Rewrite the part that opens with the line containing "le Gol&eacute;on vu depuis l'ar&ecirc;te" and closes with the line containing "东莞颜屋市场(南)_公交站地图_东莞公交_妙搜公交查询2025", replacing "Black" with "Silver" and leaving everything else unchanged.

*** Supplied records ***

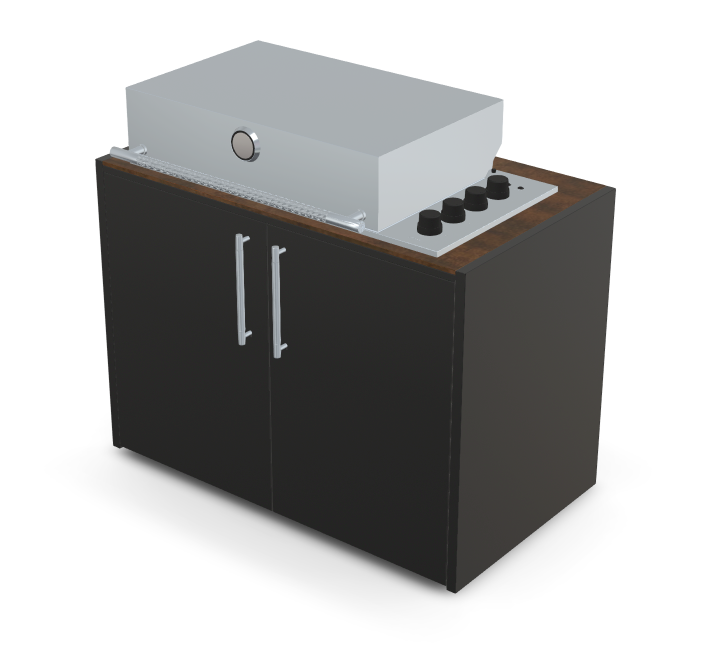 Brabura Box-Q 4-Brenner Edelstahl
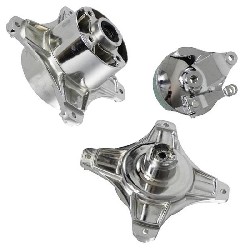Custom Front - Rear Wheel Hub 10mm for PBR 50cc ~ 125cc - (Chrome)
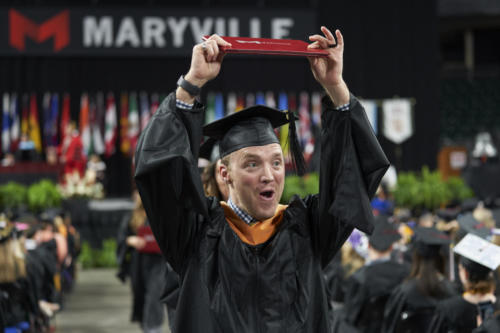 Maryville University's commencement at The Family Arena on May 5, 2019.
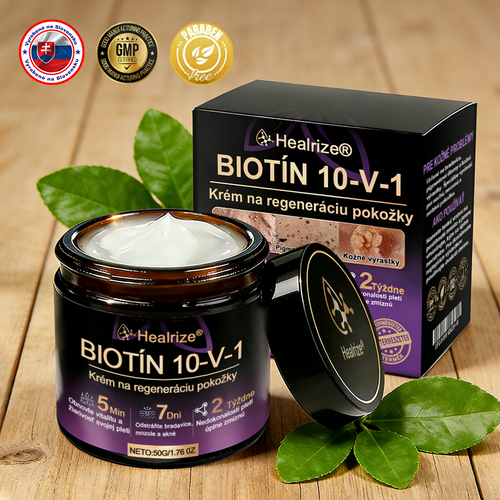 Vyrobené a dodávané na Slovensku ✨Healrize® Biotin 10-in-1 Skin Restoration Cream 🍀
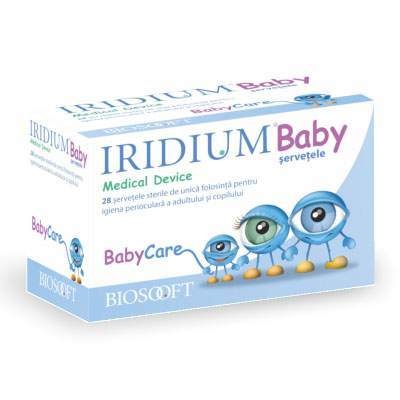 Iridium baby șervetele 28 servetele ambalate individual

*** End of Supplied records ***
*** Supplied records ***

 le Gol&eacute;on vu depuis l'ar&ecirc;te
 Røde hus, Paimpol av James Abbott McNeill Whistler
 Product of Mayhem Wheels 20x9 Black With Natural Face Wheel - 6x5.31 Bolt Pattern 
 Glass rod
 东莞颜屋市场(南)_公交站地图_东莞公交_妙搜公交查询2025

*** End of Supplied records ***

### Answer to the problem:
 le Gol&eacute;on vu depuis l'ar&ecirc;te
 Røde hus, Paimpol av James Abbott McNeill Whistler
 Product of Mayhem Wheels 20x9 Silver With Natural Face Wheel - 6x5.31 Bolt Pattern 
 Glass rod
 东莞颜屋市场(南)_公交站地图_东莞公交_妙搜公交查询2025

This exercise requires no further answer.